[Extract provided start]
In a way, capsules are the encoder-decoder model applied to computer vision. Convolutions were constraining the network on how to encode an image. But capsules can evolve whatever model they want, to achieve an optimal encoding model. This is great progress. Encoder-decoder architecture has been applied successfully in NLP as well - see thought vectors which have achieved soa in MT
At 58:00 it appears the model is being trained on the image in various orientations. Wouldn’t a CNN model perform as well if it were trained given the same orientation rotation? I do understand his linear transformation argument but not sure this would work any better.
That makes so much sense. I always felt it was weird and wrong that NN did not threat the objects in an image as constructs of their own and only a part of soemthign else as another level of interpretation.
@@jamesporter628 I've read his research. A rather cheesy rebranding of the 50 year old Multi-layered neural network (NN) field, developed globally through the efforts of 100s of other ANS researchers. "DEEP" is a rather minor variant on this general NN theme, Cheesy in the extreme through application/misappropriation of that semantically loaded word... "DEEP". Displays rather marginal performance improvements over other multi-layered NN methods, despite enormous levels of funding and hype.
@@deeplemming3746 You sound like a crackpot. Hinton's contributions have led to algorithms with world-beating performance and are frequently put to practical use in academia and industry. Describing them as "cheesy" makes you sound like an absolute moron.
[Extract provided end]
[Data section start]
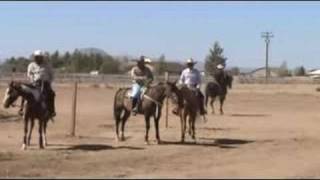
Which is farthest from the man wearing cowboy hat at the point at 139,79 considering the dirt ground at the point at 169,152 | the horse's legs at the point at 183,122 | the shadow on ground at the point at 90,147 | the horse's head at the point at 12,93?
the horse's head at the point at 12,93

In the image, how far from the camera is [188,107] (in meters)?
24.0

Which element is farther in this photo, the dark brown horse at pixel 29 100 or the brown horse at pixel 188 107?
the brown horse at pixel 188 107

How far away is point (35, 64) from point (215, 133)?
785 cm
[Data section end]
Work instructions: Please continue the comment thread on capsule networks from its last comment. The items have no connection to the comment thread on capsule networks.

Right answer:
It drives me crazy that people taping these kinds of lectures think they need to do fancy camera work, constantly switching between the presentation on screen and someone's face, and that therefore I'm missing part of the slides. In particular, here we are missing the key result at the end. Unless he's doing something we really need to see to understand what he's talking about, the presenter's appearance is not interesting, stick with the slides.
The tetrahedron problem solution is incorrect because the faces are of rectangular shape and they don’t fit each other. To be solvable, they must be squares. That’s why the MIT professor was right.
I'm curious on the psychology of that letter r. I didn't rotate it as Jeffrey said I performed a flip. Idk wether it's a spacial reasoning skill or what
Kids when they just learn to read have the same problem. They are rotation insensitive or even mirror-insensitive, failing to make the difference between especially bdp and q (and g) especially but also other smaller differences that depend on orientation or mirroring.
It's the opposite of a "problem" it's a faster computation if the letter is mentally picked up and just flipped the right way not rotated then inverted.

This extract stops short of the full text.